§ **Supplied text**
(begin)

Miller noted that overweight and obesity is becoming common in schoolchildren due to their consumption of cheap processed foods at or near school and in the home. Studies presented at the committee meeting showed that while haredi and Beduin children have a higher rate of underweight, other Jews and Arabs suffer from overweight.
Since 2007, according to the Knesset’s information service, meals provided by some educational institutions to needy (and other) children have been supervised by a private company called Marnemet, rather than by state specialists.
Miller said that Education Ministry supervision of subsidized meals in schools does not cover nutrition, only hygiene or composition of the food, and whether it is suited to the menus set by the Health Ministry.
The committee MKs were told that since 2006, the Education Ministry has been issuing a circular forbidding the sale by school cafeterias, vending machines and kiosks of high-fat, sweet and salty foods such as potato chips, burekas, hot dogs, cakes, cookies and candy, and soft drinks. But these regulations are not enforced, the MKs were told.

(end)

§ **Tasks for this exercise**
1. Summarize the passage on school meals and nutrition in two sentences.
2. Based on the passage on school meals and nutrition, decide whether each statement agrees with it, and for each give yes or no with the deciding words quoted from the passage: (a) Haredi and Beduin children have a higher rate of underweight. (b) Since 2007, state specialists have supervised meals provided by some educational institutions. (c) The ban on selling high-fat, sweet and salty foods in schools is enforced.
3. Write a paragraph that continues the passage on school meals and nutrition from the point at which it ends.
The material that comes after the passage on school meals and nutrition is separate from it.

§ **Information supplied**
(begin)

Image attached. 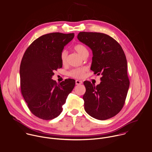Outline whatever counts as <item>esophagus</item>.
<instances>
[{"label": "esophagus", "mask_w": 152, "mask_h": 152, "mask_svg": "<svg viewBox=\"0 0 152 152\" xmlns=\"http://www.w3.org/2000/svg\"><path fill=\"white\" fill-rule=\"evenodd\" d=\"M82 83V82L81 80H76V85H80Z\"/></svg>", "instance_id": "esophagus-1"}]
</instances>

(end)

§ **Solved problems**
1. Miller said overweight and obesity are becoming common among schoolchildren who eat cheap processed foods, and that Education Ministry supervision of subsidized school meals covers hygiene and composition rather than nutrition. Since 2006 a ministry circular has forbidden school cafeterias, vending machines and kiosks to sell high-fat, sweet and salty foods, but the committee MKs were told these regulations are not enforced.

2.
(a) Yes: "while haredi and Beduin children have a higher rate of underweight"
(b) No: "have been supervised by a private company called Marnemet, rather than by state specialists"
(c) No: "But these regulations are not enforced, the MKs were told."

3.
Irit Livneh, the Education Ministry’s supervisor of health matters, said school principals have no influence over what is sold in school kiosks – not to mention those outside and nearby – since it is the local authorities, rather than the Health Ministry, that hand out business licenses.
“We are for ministry supervision of what is sold,” said Livneh, “but the government decided otherwise.”
Miller concluded with the committee’s call on Prime Minister Binyamin Netanyahu, who is formally the health minister, to transfer responsibility for supervising food and nutrition services and sales from the Education Ministry to the Health Ministry. He also demanded that the Education Ministry conduct a survey of schools to find out which institutions observe the regulations, and which do not.